Problem to solve >> Reproduce each of the entries below word for word, leaving out the pictures.

Given records >>
#####

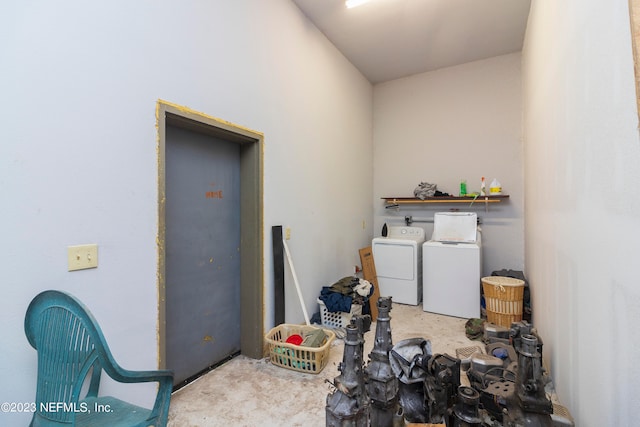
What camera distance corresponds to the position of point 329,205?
368 cm

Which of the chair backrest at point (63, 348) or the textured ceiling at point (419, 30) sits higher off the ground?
the textured ceiling at point (419, 30)

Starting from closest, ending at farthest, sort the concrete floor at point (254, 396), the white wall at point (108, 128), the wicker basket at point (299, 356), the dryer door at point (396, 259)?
the white wall at point (108, 128), the concrete floor at point (254, 396), the wicker basket at point (299, 356), the dryer door at point (396, 259)

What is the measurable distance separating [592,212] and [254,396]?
7.14 ft

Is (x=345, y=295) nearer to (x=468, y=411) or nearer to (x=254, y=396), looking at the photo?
(x=254, y=396)

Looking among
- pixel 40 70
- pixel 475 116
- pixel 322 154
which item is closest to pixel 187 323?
pixel 40 70

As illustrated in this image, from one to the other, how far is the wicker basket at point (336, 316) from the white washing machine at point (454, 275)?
1.08 m

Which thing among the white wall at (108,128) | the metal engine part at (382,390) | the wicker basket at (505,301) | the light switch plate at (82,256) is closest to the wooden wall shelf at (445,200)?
the wicker basket at (505,301)

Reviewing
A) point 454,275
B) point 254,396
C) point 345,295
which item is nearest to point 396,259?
point 454,275

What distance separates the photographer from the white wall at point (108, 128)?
49.8 inches

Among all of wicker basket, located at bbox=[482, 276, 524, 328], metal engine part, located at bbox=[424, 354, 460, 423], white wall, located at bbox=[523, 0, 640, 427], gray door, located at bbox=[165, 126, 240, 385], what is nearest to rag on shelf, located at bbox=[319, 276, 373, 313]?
gray door, located at bbox=[165, 126, 240, 385]

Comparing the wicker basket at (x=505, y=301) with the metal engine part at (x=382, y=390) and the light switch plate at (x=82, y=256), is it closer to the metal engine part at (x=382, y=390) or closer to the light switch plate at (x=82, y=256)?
the metal engine part at (x=382, y=390)

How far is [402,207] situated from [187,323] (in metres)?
3.60

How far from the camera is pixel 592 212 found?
1.26 meters

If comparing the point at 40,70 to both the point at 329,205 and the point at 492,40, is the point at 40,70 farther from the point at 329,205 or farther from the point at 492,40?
the point at 492,40
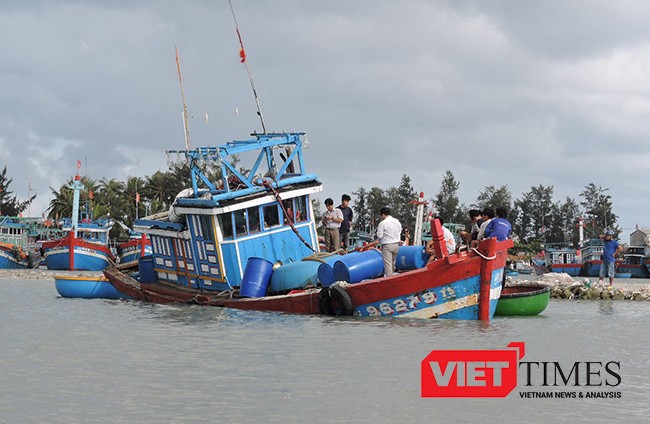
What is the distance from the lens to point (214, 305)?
70.8ft

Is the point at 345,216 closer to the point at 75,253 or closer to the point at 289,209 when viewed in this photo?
the point at 289,209

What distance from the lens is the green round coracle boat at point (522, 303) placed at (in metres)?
20.1

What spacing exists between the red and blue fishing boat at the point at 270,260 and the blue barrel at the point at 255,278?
0.02m

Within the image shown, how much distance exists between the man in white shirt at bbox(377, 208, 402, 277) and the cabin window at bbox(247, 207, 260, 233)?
4.19 metres

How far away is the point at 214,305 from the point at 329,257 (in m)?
3.39

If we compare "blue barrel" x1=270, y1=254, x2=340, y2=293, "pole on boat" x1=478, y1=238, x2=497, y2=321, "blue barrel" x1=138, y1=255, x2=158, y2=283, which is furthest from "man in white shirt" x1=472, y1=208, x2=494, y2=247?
"blue barrel" x1=138, y1=255, x2=158, y2=283

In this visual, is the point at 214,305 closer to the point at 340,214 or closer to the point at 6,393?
the point at 340,214

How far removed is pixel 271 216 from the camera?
74.5 ft

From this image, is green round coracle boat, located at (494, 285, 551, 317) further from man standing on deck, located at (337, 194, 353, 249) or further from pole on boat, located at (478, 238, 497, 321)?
man standing on deck, located at (337, 194, 353, 249)

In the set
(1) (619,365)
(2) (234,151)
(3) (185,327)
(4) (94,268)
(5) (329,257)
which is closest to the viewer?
(1) (619,365)

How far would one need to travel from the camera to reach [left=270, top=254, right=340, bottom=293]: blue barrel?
2055 cm

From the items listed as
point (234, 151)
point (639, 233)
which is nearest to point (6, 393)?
point (234, 151)

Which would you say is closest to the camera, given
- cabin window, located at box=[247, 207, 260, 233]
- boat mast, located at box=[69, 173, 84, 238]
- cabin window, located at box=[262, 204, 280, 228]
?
cabin window, located at box=[247, 207, 260, 233]

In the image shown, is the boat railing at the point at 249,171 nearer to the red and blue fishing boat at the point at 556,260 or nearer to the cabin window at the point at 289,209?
the cabin window at the point at 289,209
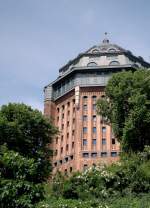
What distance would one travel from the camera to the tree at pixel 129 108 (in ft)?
131

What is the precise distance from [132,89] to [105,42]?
40020 millimetres

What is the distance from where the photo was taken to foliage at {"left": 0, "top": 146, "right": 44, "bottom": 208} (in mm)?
21672

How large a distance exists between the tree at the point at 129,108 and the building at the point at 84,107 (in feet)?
82.6

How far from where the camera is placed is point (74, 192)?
32.2m

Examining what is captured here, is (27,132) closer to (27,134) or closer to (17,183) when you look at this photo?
(27,134)

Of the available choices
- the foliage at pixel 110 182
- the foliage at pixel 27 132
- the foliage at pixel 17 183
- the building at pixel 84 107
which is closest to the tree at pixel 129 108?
the foliage at pixel 110 182

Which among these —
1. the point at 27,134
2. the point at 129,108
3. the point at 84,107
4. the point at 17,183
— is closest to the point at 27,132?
the point at 27,134

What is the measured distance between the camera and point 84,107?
72.9 m

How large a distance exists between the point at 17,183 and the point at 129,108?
2138 cm

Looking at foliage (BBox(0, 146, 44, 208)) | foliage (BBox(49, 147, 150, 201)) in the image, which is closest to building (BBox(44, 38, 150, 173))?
foliage (BBox(49, 147, 150, 201))

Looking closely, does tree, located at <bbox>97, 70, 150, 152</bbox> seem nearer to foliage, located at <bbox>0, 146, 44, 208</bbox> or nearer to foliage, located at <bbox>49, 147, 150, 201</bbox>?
foliage, located at <bbox>49, 147, 150, 201</bbox>

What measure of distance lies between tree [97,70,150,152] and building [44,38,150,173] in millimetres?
Answer: 25163

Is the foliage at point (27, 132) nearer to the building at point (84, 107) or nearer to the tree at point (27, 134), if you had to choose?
the tree at point (27, 134)

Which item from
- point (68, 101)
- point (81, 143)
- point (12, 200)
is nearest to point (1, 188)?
point (12, 200)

#####

Solution below >>
What camera distance corresponds to the position of point 329,205?
368 cm

Which of the chair backrest at point (63, 348) or the textured ceiling at point (419, 30) sits higher off the ground?
the textured ceiling at point (419, 30)

Starting from closest, ending at farthest, sort the concrete floor at point (254, 396), the white wall at point (108, 128), the wicker basket at point (299, 356), the dryer door at point (396, 259)?
the white wall at point (108, 128), the concrete floor at point (254, 396), the wicker basket at point (299, 356), the dryer door at point (396, 259)

What is the measurable distance separating [592,212] and [254,396]?
7.14 ft

Is (x=345, y=295) nearer to (x=468, y=411) or nearer to (x=254, y=396), looking at the photo?
(x=254, y=396)

Looking among
- pixel 40 70
- pixel 475 116
- pixel 322 154
which item is closest to pixel 187 323?
pixel 40 70

As illustrated in this image, from one to the other, how far is the wicker basket at point (336, 316) from the white washing machine at point (454, 275)?
1.08 m

Which thing among the white wall at (108,128) | the metal engine part at (382,390) | the wicker basket at (505,301) | the light switch plate at (82,256) is closest to the wooden wall shelf at (445,200)?
the wicker basket at (505,301)

Reviewing
A) point 454,275
B) point 254,396
C) point 345,295
which item is nearest to point 396,259?
point 454,275

What distance separates the photographer from the white wall at point (108, 128)?
49.8 inches

Among all of wicker basket, located at bbox=[482, 276, 524, 328], metal engine part, located at bbox=[424, 354, 460, 423], white wall, located at bbox=[523, 0, 640, 427], gray door, located at bbox=[165, 126, 240, 385], what is nearest to rag on shelf, located at bbox=[319, 276, 373, 313]?
gray door, located at bbox=[165, 126, 240, 385]

Comparing the wicker basket at (x=505, y=301) with the metal engine part at (x=382, y=390) and the light switch plate at (x=82, y=256), is it closer to the metal engine part at (x=382, y=390) or closer to the light switch plate at (x=82, y=256)?
the metal engine part at (x=382, y=390)

How far is [402,207] situated from [187,323] (in metres)?
3.60

How far from the camera is pixel 592 212 found?
1.26 meters

If comparing the point at 40,70 to both the point at 329,205 and the point at 492,40, is the point at 40,70 farther from the point at 329,205 or farther from the point at 492,40?
the point at 492,40
What is the distance from the lens to point (214, 305)?
70.8ft

Is the point at 345,216 closer to the point at 75,253 or closer to the point at 289,209 when viewed in this photo?
the point at 289,209

What distance from the lens is the green round coracle boat at point (522, 303) placed at (in metres)?
20.1

What spacing exists between the red and blue fishing boat at the point at 270,260 and the blue barrel at the point at 255,278?
0.02m

Within the image shown, how much distance exists between the man in white shirt at bbox(377, 208, 402, 277) and the cabin window at bbox(247, 207, 260, 233)?
4.19 metres

How far away is the point at 214,305 from the point at 329,257 (in m)?
3.39

If we compare "blue barrel" x1=270, y1=254, x2=340, y2=293, "pole on boat" x1=478, y1=238, x2=497, y2=321, "blue barrel" x1=138, y1=255, x2=158, y2=283, which is furthest from "man in white shirt" x1=472, y1=208, x2=494, y2=247?
"blue barrel" x1=138, y1=255, x2=158, y2=283

In this visual, is the point at 214,305 closer to the point at 340,214 or closer to the point at 6,393?
the point at 340,214

How far removed is pixel 271 216 from the camera?
74.5 ft

From this image, is green round coracle boat, located at (494, 285, 551, 317) further from man standing on deck, located at (337, 194, 353, 249) or further from pole on boat, located at (478, 238, 497, 321)?
man standing on deck, located at (337, 194, 353, 249)

In the set
(1) (619,365)
(2) (234,151)
(3) (185,327)
(4) (94,268)
(5) (329,257)
which is closest to the viewer?
(1) (619,365)

How far would one need to travel from the camera to reach [left=270, top=254, right=340, bottom=293]: blue barrel?
2055 cm

From the items listed as
point (234, 151)
point (639, 233)
which is nearest to point (6, 393)?
point (234, 151)

Which would you say is closest to the camera, given
- cabin window, located at box=[247, 207, 260, 233]
- boat mast, located at box=[69, 173, 84, 238]
- cabin window, located at box=[262, 204, 280, 228]
?
cabin window, located at box=[247, 207, 260, 233]

In the image shown, is the boat railing at the point at 249,171 nearer to the red and blue fishing boat at the point at 556,260 or nearer to the cabin window at the point at 289,209?
the cabin window at the point at 289,209
What distance would one travel from the camera to the tree at pixel 129 108 (in ft)?
131

What is the precise distance from [132,89] to [105,42]?
40020 millimetres

What is the distance from where the photo was taken to foliage at {"left": 0, "top": 146, "right": 44, "bottom": 208} (in mm)?
21672

How large a distance exists between the tree at the point at 129,108 and the building at the point at 84,107 (in feet)?
82.6

How far from where the camera is placed is point (74, 192)?
32.2m

Examining what is captured here, is (27,132) closer to (27,134) or closer to (17,183) when you look at this photo?
(27,134)

Of the available choices
- the foliage at pixel 110 182
- the foliage at pixel 27 132
- the foliage at pixel 17 183
- the building at pixel 84 107
which is closest to the tree at pixel 129 108?
the foliage at pixel 110 182

Which among these —
1. the point at 27,134
2. the point at 129,108
3. the point at 84,107
4. the point at 17,183
— is closest to the point at 27,132?
the point at 27,134

What is the measured distance between the camera and point 84,107?
72.9 m

How large a distance exists between the point at 17,183 and the point at 129,108?
2138 cm

Looking at foliage (BBox(0, 146, 44, 208)) | foliage (BBox(49, 147, 150, 201)) in the image, which is closest to building (BBox(44, 38, 150, 173))?
foliage (BBox(49, 147, 150, 201))

Looking closely, does tree, located at <bbox>97, 70, 150, 152</bbox> seem nearer to foliage, located at <bbox>0, 146, 44, 208</bbox> or nearer to foliage, located at <bbox>49, 147, 150, 201</bbox>?
foliage, located at <bbox>49, 147, 150, 201</bbox>

What measure of distance lies between tree [97,70,150,152] and building [44,38,150,173] in millimetres?
Answer: 25163

Is the foliage at point (27, 132) nearer to the building at point (84, 107) or nearer to the tree at point (27, 134), if you had to choose?
the tree at point (27, 134)

Which item from
- point (68, 101)
- point (81, 143)
- point (12, 200)
is nearest to point (1, 188)?
point (12, 200)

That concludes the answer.